Chapter 2

18 1 2
                                    

Kelly:

I'm up early as usual, even on Saturday, so I read in bed for a while, then get up, leaving Jack, who's a night owl, sleeping and go to get a spot of breakfast.

My son, Zane, turned fifteen last month in August, still sleeps also.

My daughter, Indigo, nine, is awake and joins me in the kitchen, her wide blue eyes still sleepy.

"Hiii, sweetie..." I coo, ruffling her reddish-brown hair. "Want some breakfast? I'm making maple pancakes with walnuts."

We both love walnuts and unusual pancake combinations.

As we eat and chat, I look out over the London skyline, marveling still at the morning fog, even several years later.

My first husband, Kevin, who is Zane's biological dad, returned to Llanview after our divorce and we rarely see each other these days.

Jack and I live together in our flat on the tenth floor, but we're in no rush to marry.

London and most other huge cities, don't have that small-town mentality of shaming and stigmatizing non-marital births.

I think about my aunt Dorian, who during the 1990s and early 2000s, struggled with being stigmatized and sex-shamed in Llanview because she is a self-made millionaire and says what's on her mind quite bluntly.

I smile softly, thinking about how she exposed the hypocrisy of the old-money crowd that had dominated Llanview for so long.

My cousin Cassie, Aunt Dorian and I now can laugh over the time back in 1993 at a journalism awards banquet when my aunt was scared over the possibility of having breast cancer.

She'd gotten drunk over wine and had gone to the banquet with Cassie and a Jason Webb who my aunt had been dating at the time.

The then-queen matriarch of Llanview at the time, had come with her extra-marital lover, a Sloan Carpenter.

Viki's husband, who was bitter over losing Viki to Sloan, had been there with a lover of his own.

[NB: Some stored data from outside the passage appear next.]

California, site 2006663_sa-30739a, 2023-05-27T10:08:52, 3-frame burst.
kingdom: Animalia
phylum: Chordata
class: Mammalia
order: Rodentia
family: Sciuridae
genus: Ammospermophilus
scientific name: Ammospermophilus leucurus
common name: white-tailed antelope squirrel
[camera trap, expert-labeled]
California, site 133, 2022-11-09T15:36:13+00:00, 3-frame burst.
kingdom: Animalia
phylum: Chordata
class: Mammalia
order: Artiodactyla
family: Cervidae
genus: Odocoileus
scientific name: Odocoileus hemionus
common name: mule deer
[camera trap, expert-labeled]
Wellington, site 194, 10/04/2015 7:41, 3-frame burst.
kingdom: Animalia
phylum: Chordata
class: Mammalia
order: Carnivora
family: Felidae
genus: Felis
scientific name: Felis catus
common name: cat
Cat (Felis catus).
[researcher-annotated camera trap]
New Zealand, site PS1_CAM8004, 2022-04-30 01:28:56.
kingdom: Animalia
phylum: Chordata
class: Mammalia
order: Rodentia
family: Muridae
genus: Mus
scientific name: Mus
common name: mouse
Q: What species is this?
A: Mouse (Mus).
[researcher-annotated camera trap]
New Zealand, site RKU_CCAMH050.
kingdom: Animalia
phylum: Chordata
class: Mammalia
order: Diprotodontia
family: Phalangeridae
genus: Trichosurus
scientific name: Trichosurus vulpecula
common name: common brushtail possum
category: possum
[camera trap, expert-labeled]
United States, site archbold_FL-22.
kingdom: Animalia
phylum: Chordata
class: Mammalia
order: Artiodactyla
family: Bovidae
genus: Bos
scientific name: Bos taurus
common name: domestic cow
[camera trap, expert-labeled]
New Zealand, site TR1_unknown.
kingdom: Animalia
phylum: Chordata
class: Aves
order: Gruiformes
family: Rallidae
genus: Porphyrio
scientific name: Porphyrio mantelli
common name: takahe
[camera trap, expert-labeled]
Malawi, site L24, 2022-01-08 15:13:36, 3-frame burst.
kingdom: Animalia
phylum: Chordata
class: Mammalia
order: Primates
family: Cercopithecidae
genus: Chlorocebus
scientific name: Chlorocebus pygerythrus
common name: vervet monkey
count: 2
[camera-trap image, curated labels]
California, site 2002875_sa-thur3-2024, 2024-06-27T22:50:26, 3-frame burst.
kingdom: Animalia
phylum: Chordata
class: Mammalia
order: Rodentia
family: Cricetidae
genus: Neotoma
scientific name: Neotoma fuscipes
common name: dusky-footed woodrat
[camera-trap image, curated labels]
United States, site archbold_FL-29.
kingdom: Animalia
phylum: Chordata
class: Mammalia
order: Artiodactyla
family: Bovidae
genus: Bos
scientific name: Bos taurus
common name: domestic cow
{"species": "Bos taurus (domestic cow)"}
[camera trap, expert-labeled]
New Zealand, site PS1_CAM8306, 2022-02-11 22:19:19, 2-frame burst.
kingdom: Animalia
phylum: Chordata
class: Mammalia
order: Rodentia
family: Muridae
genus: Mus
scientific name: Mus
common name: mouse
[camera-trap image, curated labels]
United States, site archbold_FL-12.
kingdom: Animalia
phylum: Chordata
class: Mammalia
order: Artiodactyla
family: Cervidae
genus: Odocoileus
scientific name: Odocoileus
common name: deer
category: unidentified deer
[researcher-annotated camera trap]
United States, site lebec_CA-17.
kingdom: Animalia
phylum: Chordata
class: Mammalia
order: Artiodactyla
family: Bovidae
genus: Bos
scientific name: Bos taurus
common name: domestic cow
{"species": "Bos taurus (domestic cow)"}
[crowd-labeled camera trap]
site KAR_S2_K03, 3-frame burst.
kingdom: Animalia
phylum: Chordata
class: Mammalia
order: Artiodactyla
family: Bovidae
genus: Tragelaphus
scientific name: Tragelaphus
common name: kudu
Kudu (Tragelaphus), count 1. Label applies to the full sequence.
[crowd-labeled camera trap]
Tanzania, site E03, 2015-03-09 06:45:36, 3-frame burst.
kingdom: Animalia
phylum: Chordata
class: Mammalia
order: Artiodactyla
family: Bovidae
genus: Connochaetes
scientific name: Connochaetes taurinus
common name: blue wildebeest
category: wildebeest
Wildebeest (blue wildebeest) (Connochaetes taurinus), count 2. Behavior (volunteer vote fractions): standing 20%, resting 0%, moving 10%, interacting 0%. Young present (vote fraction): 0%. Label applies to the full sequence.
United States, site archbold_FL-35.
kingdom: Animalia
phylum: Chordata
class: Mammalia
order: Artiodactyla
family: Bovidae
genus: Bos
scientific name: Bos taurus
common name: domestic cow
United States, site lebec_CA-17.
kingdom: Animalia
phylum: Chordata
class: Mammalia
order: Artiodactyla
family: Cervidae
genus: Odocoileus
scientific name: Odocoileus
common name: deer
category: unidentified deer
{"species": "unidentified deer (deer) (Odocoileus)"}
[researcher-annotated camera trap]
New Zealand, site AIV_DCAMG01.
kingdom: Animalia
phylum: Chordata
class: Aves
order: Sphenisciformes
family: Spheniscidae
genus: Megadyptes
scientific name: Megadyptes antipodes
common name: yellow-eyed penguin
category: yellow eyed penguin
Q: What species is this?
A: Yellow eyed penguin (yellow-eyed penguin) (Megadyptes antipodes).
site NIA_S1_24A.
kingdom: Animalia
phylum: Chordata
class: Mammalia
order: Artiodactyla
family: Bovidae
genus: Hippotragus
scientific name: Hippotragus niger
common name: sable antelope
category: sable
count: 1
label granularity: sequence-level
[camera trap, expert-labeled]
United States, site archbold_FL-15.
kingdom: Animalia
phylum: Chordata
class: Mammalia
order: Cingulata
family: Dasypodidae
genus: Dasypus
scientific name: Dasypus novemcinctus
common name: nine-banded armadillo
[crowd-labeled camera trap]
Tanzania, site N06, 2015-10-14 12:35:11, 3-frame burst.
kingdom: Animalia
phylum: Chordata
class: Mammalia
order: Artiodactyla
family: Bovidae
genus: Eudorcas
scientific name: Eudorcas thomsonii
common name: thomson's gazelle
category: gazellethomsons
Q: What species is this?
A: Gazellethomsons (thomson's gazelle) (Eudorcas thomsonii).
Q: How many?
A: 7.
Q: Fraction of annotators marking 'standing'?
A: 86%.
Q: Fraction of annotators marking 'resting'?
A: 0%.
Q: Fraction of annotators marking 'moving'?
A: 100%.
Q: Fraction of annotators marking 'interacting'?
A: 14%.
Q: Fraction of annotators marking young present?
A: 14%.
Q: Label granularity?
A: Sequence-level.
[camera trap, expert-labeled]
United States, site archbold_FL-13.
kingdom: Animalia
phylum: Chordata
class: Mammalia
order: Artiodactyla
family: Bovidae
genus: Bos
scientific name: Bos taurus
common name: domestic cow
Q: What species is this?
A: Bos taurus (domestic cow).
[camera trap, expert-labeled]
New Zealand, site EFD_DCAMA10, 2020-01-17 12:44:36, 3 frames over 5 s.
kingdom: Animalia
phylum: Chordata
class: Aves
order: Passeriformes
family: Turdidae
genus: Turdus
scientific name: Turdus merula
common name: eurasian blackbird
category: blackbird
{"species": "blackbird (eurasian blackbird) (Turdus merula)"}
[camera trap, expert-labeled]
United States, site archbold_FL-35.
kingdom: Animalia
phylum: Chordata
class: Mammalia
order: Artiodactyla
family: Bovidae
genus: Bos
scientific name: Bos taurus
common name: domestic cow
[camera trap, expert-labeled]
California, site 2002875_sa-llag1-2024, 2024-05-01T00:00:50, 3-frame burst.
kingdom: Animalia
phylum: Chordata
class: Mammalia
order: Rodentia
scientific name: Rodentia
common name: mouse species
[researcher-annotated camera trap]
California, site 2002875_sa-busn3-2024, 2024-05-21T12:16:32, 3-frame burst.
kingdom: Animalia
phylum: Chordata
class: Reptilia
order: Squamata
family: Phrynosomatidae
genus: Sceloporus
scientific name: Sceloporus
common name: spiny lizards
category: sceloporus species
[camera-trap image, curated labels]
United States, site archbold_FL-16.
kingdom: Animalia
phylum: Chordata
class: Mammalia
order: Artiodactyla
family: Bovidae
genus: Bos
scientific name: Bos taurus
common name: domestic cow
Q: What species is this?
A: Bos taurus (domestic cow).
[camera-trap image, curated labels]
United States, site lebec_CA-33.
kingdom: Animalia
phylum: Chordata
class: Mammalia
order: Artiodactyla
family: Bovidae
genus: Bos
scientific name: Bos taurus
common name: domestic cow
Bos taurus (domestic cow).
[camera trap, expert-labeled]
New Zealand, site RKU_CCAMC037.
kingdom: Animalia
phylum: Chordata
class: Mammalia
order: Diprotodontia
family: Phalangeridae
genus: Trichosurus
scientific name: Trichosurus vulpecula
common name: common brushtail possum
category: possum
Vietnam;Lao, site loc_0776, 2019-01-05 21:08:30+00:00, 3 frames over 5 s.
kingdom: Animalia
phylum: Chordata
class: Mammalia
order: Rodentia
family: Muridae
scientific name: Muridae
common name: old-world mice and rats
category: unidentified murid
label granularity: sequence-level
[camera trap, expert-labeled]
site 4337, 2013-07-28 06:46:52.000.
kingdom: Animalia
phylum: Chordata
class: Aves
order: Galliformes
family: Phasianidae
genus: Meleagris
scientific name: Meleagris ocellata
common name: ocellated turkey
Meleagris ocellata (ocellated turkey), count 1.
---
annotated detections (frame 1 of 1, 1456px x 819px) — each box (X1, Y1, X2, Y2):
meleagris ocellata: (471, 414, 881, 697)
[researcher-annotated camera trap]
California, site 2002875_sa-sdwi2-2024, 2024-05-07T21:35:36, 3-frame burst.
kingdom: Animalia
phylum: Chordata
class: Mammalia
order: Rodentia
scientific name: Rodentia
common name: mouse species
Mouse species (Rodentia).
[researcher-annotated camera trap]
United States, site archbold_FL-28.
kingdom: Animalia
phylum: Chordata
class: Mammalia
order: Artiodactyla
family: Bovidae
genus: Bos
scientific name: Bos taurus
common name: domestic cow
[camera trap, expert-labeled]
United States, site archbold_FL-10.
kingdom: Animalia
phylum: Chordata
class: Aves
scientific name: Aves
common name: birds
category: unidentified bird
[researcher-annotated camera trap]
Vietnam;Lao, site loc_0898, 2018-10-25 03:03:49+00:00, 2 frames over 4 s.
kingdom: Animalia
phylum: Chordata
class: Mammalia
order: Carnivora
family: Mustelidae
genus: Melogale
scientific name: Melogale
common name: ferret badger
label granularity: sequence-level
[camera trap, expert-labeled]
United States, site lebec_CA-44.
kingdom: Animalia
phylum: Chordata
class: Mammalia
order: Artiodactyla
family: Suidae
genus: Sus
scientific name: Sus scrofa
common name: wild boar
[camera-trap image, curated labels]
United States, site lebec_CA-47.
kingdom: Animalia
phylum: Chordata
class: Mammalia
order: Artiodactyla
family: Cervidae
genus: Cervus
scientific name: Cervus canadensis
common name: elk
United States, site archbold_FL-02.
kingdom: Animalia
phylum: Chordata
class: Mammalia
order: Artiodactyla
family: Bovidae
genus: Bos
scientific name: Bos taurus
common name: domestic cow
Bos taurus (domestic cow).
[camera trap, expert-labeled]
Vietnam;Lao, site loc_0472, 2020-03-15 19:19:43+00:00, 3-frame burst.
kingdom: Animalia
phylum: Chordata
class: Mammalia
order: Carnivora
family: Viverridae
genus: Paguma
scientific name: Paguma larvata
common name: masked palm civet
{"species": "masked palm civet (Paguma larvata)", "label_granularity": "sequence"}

The three of them...Viki, Sloan and Clint, who were from the old-money clan, really looked down on Aunt Dorian and wasted a lot of time trashing her and calling her vile names in private while smiling and pretending to be pitying of her in public.

Well, my aunt was having none of their phoniness and called them out, telling them that the room was suffocating in hyp-ocrisy.

Cassie and Jason had been worried about my aunt partially because they were becoming aware of how vicious Viki, Clint and Sloan could be when crossed.

Now I'm glad that Cassie and Aunt Dorian can laugh about it today.

Sloan died shortly afterward and I think Viki, who has long-term mental instability coupled with DID, began to crack apart.

My aunt, who is practically a grammarian, said the word hyp-ocrisy so distinctly and quite loudly.

I would have loved to have been there at the time to see that.

I decide to ring up my aunt, since I know she is up also.

She's a diplomat and she and a team of several others are coming to London next month in October for an international summit.

She picks up after just two rings. I ask her if she wants to stay at our place for the week-long summit.

"It'll be a great chance for us to catch up and for you to see your great-niece and nephew."